Troisième itération d'Overdriven, pour une version surtout repensée graphiquement.

Troisième itération


Overdriven Evolution est développé par TOMA Game Studio, pour The One Man Army Game Studio. Comme son nom l'indique, le studio est principalement composé d'une personne, le français Thomas Casamento. Le jeu fait partie d'une série initiée en 2012 sur le Xbox Live Indie Game avec Overdriven. Une version revue et corrigée sortira en 2018 sous le nom d'Overdriven Reloaded.

Overdriven Evolution est donc la version ultime du jeu. Reloaded ajoutait un mode histoire avec dix niveaux et sept modes de jeu.
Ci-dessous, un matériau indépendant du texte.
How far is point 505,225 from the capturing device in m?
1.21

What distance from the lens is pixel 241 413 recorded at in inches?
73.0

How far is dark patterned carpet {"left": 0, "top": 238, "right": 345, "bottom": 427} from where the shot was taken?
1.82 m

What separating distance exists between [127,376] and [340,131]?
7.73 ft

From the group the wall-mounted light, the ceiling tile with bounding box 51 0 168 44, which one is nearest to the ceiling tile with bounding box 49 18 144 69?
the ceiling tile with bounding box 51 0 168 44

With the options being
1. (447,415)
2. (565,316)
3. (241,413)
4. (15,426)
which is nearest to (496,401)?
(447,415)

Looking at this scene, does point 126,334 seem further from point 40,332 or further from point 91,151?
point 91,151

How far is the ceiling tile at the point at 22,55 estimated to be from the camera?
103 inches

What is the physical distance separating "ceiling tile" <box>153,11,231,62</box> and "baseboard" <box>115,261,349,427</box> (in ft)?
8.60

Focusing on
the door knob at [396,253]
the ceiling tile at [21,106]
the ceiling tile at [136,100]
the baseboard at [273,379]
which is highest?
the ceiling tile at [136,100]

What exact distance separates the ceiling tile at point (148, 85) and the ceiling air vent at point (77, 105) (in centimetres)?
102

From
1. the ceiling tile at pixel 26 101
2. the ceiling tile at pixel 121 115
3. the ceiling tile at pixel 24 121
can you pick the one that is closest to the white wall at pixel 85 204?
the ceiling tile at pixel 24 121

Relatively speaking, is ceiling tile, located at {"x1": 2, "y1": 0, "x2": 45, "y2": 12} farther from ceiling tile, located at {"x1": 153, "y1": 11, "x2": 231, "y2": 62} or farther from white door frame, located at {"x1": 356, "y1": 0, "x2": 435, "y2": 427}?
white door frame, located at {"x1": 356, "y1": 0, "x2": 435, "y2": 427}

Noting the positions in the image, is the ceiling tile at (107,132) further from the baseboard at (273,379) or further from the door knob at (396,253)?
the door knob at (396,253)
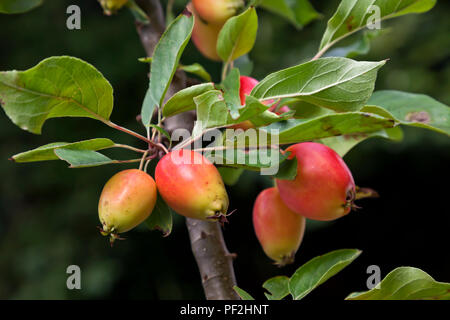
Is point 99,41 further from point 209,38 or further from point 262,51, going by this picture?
point 209,38

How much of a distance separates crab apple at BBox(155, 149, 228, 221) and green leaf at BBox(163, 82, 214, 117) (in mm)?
55

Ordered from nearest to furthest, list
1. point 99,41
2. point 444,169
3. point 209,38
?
point 209,38 < point 99,41 < point 444,169

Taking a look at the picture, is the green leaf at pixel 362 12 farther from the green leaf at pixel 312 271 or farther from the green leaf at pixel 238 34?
the green leaf at pixel 312 271

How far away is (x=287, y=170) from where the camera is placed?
0.51 meters

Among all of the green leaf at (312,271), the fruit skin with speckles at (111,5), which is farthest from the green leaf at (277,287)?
the fruit skin with speckles at (111,5)

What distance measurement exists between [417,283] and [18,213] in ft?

Evolution apporte une version techniquement bien plus aboutie, avec des couleurs qui pètent de partout sans nuire à la lisibilité.


La narration est étoffée par l'ajout d'écrans fixes particulièrement moches, mais cela a le mérite de creuser le lore du jeu.
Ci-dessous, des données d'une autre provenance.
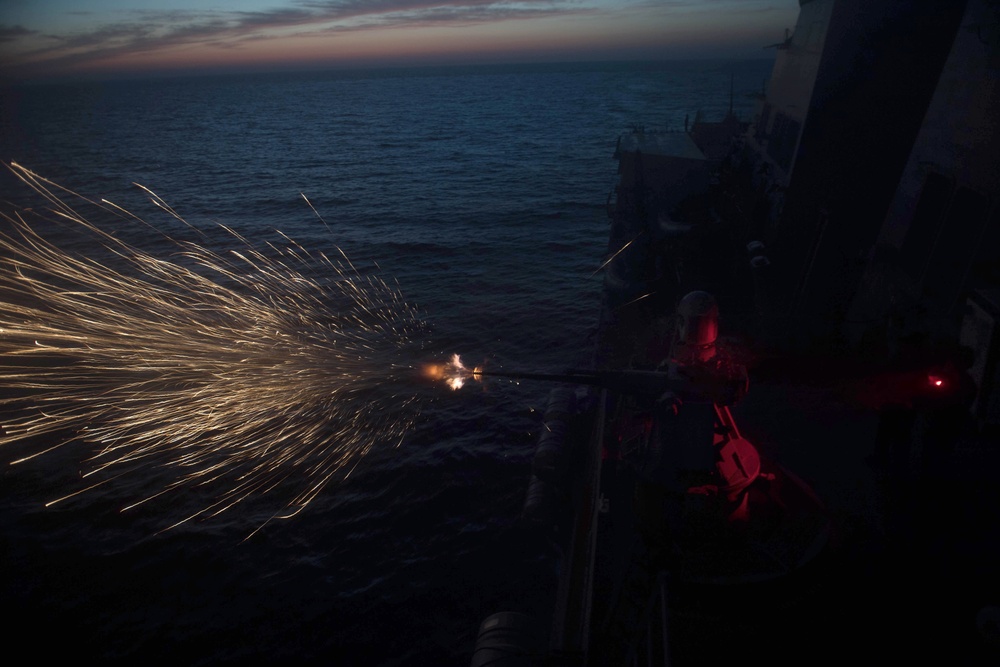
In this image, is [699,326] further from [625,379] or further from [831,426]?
[831,426]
Pour le reste, c'est le même jeu, avec quelques éléments repensés ça et là.

Ikaruga. Ou pas.


Le gameplay de Overdriven Evolution se base sur les couleurs. Avec les gâchettes, vous pouvez passer de l'une à l'autre. Il y en a quatre : rouge, jaune, vert et bleu.


Forcément, la première fois que l'on apprend cela, on pense immédiatement à Ikaruga. Eh bien non, ça n'a rien à voir !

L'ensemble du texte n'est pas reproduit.